Dependência ou Morte

Dependência ou Morte

Publicado em 06. set, 2009 por Rev. Giuliano Coccaro em Boletim, Família, Reflexão

O grito da verdadeira liberdade

Nossa pátria ergue-se pujante e majestosa, como uma nação continental, de beleza multiforme e encantos mil. Somos um país multiracial e policultural, características que tornam a nossa terra um torrão mui amado.

O Brasil é um país banhado pelo mar, ornado por montanhas altaneiras, planícies férteis e vales cheios de riqueza. O Brasil abriga em seu seio bosques, rios, campinas e vastos campos cheios de fartas lavouras. Somos agraciados por Deus por uma terra de grandes reservas minerais, de imensa riqueza hídrica, de recursos naturais sem paralelos no cenário mundial.
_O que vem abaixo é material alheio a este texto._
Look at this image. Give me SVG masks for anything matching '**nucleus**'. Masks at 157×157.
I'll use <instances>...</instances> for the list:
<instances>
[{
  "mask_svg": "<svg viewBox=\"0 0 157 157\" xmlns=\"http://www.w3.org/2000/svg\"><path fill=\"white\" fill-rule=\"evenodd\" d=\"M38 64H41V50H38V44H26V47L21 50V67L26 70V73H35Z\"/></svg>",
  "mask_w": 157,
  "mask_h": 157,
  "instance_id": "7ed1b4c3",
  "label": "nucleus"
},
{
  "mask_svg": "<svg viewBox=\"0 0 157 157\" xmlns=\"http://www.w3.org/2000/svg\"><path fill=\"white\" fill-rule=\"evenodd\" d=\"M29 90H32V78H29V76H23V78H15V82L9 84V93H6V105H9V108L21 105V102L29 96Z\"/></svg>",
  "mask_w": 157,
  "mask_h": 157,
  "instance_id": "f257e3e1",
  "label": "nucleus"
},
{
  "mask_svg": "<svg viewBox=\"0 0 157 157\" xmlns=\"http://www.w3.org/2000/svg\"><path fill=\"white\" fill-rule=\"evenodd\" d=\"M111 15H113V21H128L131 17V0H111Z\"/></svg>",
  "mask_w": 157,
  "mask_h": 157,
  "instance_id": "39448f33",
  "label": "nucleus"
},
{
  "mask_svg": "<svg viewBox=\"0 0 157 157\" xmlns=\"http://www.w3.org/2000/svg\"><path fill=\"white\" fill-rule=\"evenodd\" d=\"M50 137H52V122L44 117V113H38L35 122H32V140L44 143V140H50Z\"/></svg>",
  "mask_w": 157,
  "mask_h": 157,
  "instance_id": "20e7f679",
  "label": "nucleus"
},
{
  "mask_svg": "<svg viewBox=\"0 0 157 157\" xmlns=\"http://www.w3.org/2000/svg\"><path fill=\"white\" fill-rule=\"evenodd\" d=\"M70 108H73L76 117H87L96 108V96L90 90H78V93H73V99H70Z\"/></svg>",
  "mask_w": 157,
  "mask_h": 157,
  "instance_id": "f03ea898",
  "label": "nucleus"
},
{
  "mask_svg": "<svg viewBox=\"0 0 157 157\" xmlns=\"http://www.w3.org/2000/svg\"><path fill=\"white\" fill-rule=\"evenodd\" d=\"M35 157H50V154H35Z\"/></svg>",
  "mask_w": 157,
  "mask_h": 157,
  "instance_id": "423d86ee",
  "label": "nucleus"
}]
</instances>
Por outro lado, somos também o país dos contrastes. Somos a nação de grandes universidades e um país de muitos analfabetos. Somos o país emergente de uma economia que se robustece e de uma grande população que vive condenada à pobreza. Somos um país democrático, mas com uma liderança política ainda levedada pelo fermento da corrupção endêmica e sistêmica. A moral da nossa nação está rota e doente: a violência instalada. A injustiça social perdura. A corrupção se espalha. A imoralidade salta aos olhos.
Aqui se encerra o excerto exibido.